Herzlichsten Dank für den lieben Neujahrsgruss, der mir eine aufrichtige Freude bereitet; hat er mich doch erkennen lassen, dass Sie der düsteren Stimmung der entwichenen Monate wenigstens zum Theile Herr geworden! Der sonnige Himmel Italiens und der Donnergruss des Oceans, dem Sie so viele Geheimnisse abgefordert, werden ihr letztes thun, und Sie innerlich ganz frei machen, wie Sie es brauchen, um wieder || der alte Haeckel zu sein! Es geht doch nichts über Stimmung und Schaffenslust; über das Mitsichfortreißende einer Arbeit oder Idee, die uns so ganz gefangen nimmt, uns die Zeit und alle Umstände vergessen macht, und alles im Leben und am Leben wieder so neu, so jung und sonnig erscheinen lässt! Freilich folgen dann immer wieder ebensoviele düstere oder verzagte Stunden; aber in den meisten Fällen ist das doch nur die natürliche Reaction, die zur Erde lastende Schwere, mit der man sich, wenn man einmal die Flügelwonne großer Stunden genossen, nicht mehr so leicht befreunden will. Und doch geschieht || uns da nichts Schlimmeres, als dem alten Antäus; man ruht aus und sammelt neue Kräfte; das bisserl „Brummen“ und „Nipfen“ gehört dazu. Da war ich wieder einmal echt wienerisch. Aber ich wollt’, ich könnte Sie – und nicht nur aus dem einen Grund – auf diesen Standpunkt kriegen! Vielleicht gelingt es mir am Gardasee, Sie heiterer zu stimmen, wo Sie den Führer machen werden, wie wir auf meinem unvergessenen, einzigen Mönchsberg! –

Ich habe bis jetzt mit Anspannung aller Kräfte an einem Drama gearbeitet, das ich in den nächsten Tagen fertig || zu kriegen hoffe. Vielleicht bring’ ich es auch heuer noch auf die Bühne. Sie werden lächeln, wenn ich Ihnen sage, dass mein Stoff, obwohl ganz in der Wirklichkeit wurzelnd, seiner Stimmung und seinem Leitmotiv nach (ich finde keinen besseren Ausdruck als den Richard Wagners), im Zeichen des „dämonischen“ steht. Ich bringe da, auch psychologisch, etwas ganz Neues auf die Bühne, einen Conflict innerlichster Natur, für den es mir gelungen ist, die Wirklichkeit selbst als Symbol zu fixiren. Da mich die, fast unheimliche Stimmung auch keinen Augenblick verließ, darf ich sagen, dass das || Ganze geworden, was ich gewollt, und dabei von dramatischem Leben strotzt. Wenn mir im letzten Augenblick nur nicht die, jetzt schlimmer denn je geübte Censur ein Stückchen spielt. Denn die richtigen Kräfte für diese Arbeit hat doch nur unser einziges Burgtheater!

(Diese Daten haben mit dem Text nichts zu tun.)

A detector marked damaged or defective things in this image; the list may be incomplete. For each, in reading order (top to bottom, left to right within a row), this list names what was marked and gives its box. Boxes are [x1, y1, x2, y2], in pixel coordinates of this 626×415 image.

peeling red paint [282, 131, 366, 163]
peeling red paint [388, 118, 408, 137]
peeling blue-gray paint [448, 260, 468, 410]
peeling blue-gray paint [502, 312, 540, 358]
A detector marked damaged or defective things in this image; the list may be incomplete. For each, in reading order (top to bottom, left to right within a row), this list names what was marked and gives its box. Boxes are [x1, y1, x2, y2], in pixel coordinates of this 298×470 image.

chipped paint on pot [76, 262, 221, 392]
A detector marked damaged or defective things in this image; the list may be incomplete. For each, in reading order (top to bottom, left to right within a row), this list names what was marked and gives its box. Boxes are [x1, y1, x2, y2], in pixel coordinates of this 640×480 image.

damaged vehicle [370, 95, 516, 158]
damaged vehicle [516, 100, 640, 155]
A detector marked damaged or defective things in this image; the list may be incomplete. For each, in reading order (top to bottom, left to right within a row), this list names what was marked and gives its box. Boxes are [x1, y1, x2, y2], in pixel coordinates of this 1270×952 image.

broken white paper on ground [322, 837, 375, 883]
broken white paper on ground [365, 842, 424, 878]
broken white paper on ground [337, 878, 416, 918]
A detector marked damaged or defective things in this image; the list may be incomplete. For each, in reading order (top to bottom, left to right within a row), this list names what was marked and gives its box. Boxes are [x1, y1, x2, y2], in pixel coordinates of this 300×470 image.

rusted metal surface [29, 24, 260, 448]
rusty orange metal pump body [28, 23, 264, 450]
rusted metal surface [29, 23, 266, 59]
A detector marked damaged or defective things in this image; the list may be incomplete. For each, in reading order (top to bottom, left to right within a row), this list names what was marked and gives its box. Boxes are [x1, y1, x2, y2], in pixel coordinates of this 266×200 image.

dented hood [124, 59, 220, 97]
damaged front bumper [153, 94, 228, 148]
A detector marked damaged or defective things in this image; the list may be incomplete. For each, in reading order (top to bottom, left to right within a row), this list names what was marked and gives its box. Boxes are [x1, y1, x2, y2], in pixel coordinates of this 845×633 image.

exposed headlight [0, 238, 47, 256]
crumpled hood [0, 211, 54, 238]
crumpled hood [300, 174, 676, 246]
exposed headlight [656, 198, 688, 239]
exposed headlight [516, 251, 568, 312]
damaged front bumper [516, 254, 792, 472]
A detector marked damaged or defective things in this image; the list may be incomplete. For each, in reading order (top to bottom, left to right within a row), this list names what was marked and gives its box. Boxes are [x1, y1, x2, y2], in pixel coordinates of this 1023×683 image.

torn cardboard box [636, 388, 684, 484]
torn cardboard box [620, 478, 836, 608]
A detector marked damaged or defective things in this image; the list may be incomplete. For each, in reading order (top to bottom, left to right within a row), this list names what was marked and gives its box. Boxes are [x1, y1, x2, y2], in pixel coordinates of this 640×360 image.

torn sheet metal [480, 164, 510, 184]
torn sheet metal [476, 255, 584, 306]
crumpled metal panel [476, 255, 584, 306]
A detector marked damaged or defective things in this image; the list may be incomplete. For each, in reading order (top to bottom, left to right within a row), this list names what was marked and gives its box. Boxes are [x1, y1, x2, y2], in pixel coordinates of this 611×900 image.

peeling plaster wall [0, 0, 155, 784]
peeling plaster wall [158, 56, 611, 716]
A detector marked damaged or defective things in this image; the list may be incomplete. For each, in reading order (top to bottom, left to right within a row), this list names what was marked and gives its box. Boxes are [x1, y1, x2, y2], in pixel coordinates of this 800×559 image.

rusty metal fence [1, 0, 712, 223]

Wie gerne, hochverehrter, lieber Meister, hätt’ ich Ihnen schon mein Bild geschickt, denn das, meinen Gedichten beigeheftete, ist in der That elend, das andere nicht mehr ich. Aber wir haben seit Wochen hier ein so trübes Nebelwetter, sozusagen eine constante Abenddämmerung, || dass an die Aufnahmen eines Bildes gar nicht mehr zu denken ist, und dieses soll gut und vollkommen werden! Ist’s im nächsten Monat schöner, so bekommen Sie mein Bild nach Messina – wenn Sie wollen, wenn nicht, soll es Sie nach Ihrer Rückkehr auf heimatlichem Boden wieder begrüßen!

Ihr „Paradies“ in Jena gefällt mir sehr; aber mir scheint, es ist ein gut Stück zu nördlich auf die Erde gefallen. Dafür mussten Sie am Katholikentag Buße thun! Wissen Sie, dass ich mir, noch ehe Sie’s sagten, gedacht, dass Sie einmal in irgend einem Vorfahr in Österreich gewurzelt || haben müssen? Das Österreicherthum lacht Ihnen ja aus den Augen!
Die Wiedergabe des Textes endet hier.